|"MY BRAIN HURTS!" by Hayley Wroe|
"My Brain Hurts!" is a line from a Monty Python sketch and it was a sort of Monty Python mood which Hayley wanted to engender in the shoot which took place in one of the studios in the wonderful Photography department at Bournemouth University where Hayley was just about to complete her final year.
I had met Hayley when she assisted on the shoot with Ellie Hones about a month before. I looked at her work online which was excellent but it was her idea to film me whilst I was adopting various disguises that clinched it. Hayley met me at the station and then drove me to the University. Once we were there, she showed me various false moustaches, lips and hats on sticks and asked me to improvise with them whilst she filmed it on her camera. It was great fun and certainly Hayley thought it was amusing as she seemed to giggle a lot - either that or I looked like a complete idiot but then that was the whole idea. Well, the idea as originally explained by Hayley was for her to film me making different expressions which captured the emotions which I experienced on a day to day basis.
Once we finished the film (which is to be made available shortly), Hayley then asked me to stand still and make different expressions with and without props whilst she took still photographs. Of the final shots which Hayley sent me, I chose this one for serious reasons. My brain has never hurt but it has caused a bit of mayhem in the Andrews household. In many ways, the effect of Parkinson's disease has been enormous, particularly when one throws early retirement into the mix. Suddenly, the usual routines disappeared and, instead of my wife having a nice quiet house all to herself for five days a week, there I was dominating everything from the use of the computer to the conversation and, at the same time, charging off like a maniac to photographic shoots.

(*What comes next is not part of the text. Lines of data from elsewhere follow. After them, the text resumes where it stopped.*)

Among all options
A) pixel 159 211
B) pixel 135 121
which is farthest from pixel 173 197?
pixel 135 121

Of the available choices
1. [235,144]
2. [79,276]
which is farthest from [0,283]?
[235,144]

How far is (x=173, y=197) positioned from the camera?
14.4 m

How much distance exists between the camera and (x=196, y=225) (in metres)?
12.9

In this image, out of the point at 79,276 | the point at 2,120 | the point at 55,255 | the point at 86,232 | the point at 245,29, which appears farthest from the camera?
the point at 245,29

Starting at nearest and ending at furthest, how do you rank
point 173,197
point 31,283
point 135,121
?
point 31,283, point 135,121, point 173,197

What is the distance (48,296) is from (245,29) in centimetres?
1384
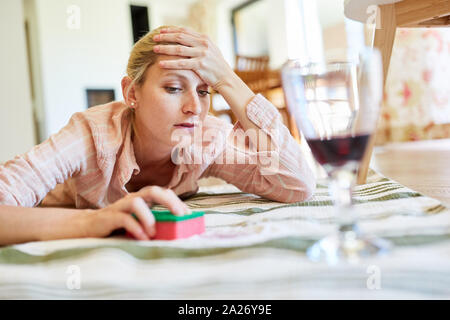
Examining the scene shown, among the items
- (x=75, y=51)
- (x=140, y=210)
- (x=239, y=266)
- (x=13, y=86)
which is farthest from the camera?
(x=75, y=51)

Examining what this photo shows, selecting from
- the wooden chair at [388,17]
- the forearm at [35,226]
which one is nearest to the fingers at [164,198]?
the forearm at [35,226]

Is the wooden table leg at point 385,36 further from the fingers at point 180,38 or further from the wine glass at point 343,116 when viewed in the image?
the wine glass at point 343,116

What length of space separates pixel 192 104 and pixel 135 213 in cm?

She did not know whether she was coming or going and believe me, if you think you are coming but then realise that you are going, it does your head in. Similar problems persist if you think you are going but, in fact, you are coming. Not that I was actually visualising such thoughts as I changed expression in front of Hayley's camera but they must have had some influence.
So, that was that. Hayley returned me to the station and the train returned me home. A while later, I received these images each of which I could have chosen to represent Hayley in the project but, in the end, I plumped for this one. It is part of me - some things in life are bad and they really make me sad and other things just really make me swear and curse. But mostly, I find that I look on the bright side of life.